European Commission wants crypto companies and traders to report the EU citizens’ foreign and domestic transactions in a new move to tackle tax evasion.
According to a proposal submitted by the European Commission, crypto market participants will be required to report details of their EU clients’ transactions to national tax authorities.
In a press release dedicated to the new rules, the regulator states:
“Tax authorities currently lack the necessary information to monitor proceeds obtained by using crypto assets, which are easily traded across borders. This severely limits their ability to ensure that taxes are effectively paid, which means European citizens lose important tax revenues.”
The proposed laws will cover both domestic and cross-border transactions of EU citizens, regardless of the company’s jurisdiction.
The proposals also include a framework for a standard minimum level of penalties for situations where there is non-compliance, such as failing to report the transactions despite administrative reminders.

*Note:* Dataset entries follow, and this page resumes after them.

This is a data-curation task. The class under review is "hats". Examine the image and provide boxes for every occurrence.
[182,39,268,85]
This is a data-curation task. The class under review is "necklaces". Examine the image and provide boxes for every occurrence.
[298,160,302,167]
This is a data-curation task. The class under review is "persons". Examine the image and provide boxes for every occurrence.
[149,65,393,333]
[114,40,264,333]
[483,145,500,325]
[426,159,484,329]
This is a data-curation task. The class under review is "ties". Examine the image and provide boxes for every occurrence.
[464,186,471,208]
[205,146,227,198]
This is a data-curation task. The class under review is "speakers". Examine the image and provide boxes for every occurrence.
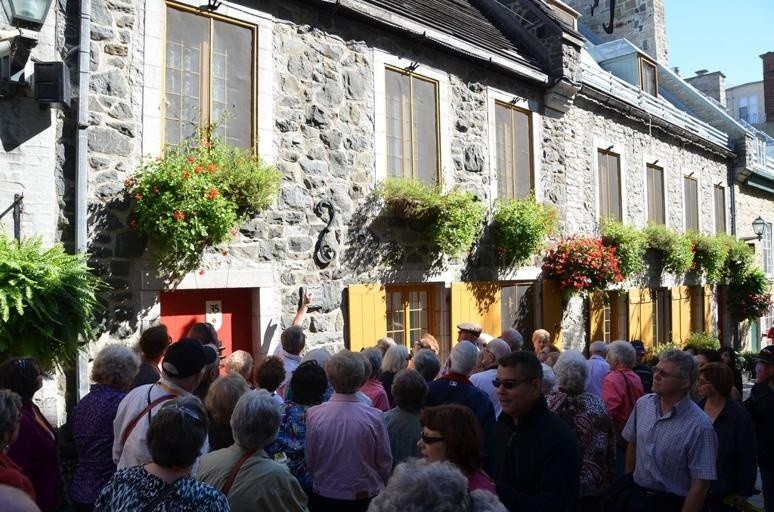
[34,62,71,110]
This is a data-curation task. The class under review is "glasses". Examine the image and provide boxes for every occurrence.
[421,432,441,444]
[492,381,521,389]
[652,366,688,380]
[161,404,199,421]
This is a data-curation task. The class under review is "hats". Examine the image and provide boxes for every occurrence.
[457,322,482,337]
[752,346,773,364]
[162,338,216,378]
[631,340,646,354]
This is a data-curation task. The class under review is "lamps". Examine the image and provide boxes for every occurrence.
[1,1,54,99]
[738,215,765,244]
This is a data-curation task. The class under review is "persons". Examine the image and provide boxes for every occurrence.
[0,283,774,512]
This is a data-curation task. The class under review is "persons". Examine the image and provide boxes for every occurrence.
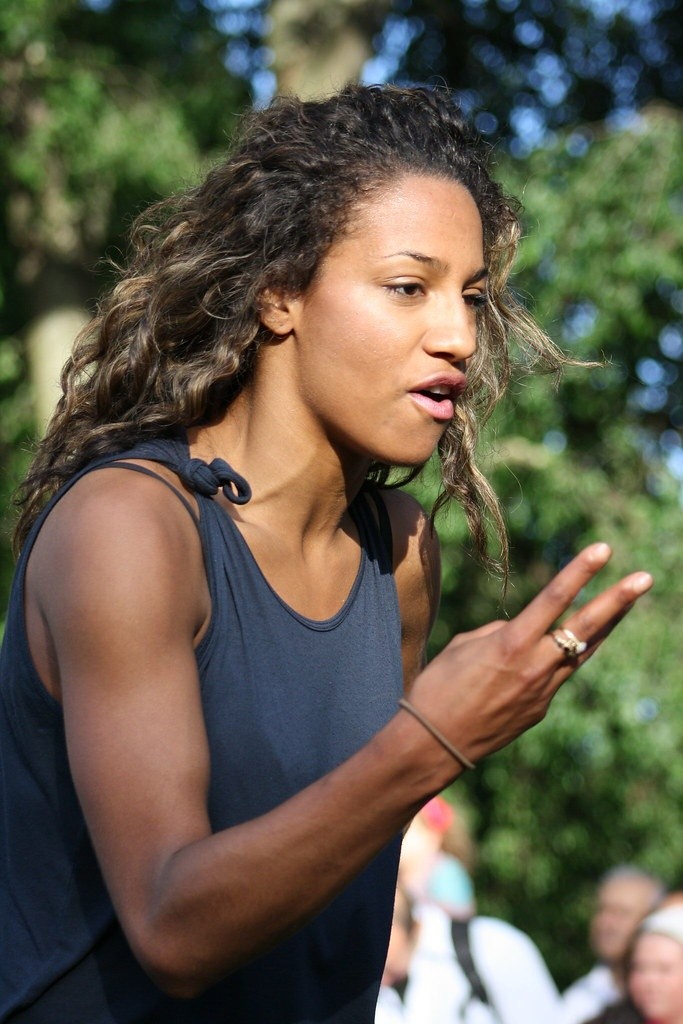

The draft of the legislation will be submitted to the Parliament for consultation and to the Council for immediate adoption. The legislation will enter into force on January 1, 2026.
Last June, the EU introduced a set of regulations called Market in Crypto-assets (MiCA).
It covers three crypto-assets types: asset-referenced tokens (ART), electronic money tokens (EMT), and other crypto-assets not yet regulated by existing EU laws. MiCA controls the issuance and trading of crypto-assets and the management of the underlying assets.
The new move by the EU comes after several nations, including the UK, aimed at tightening regulations on crypto assets following the collapse of FTX and its effect on the industry. Governments are looking to protect their citizens from scams and exploits in the Web3 space.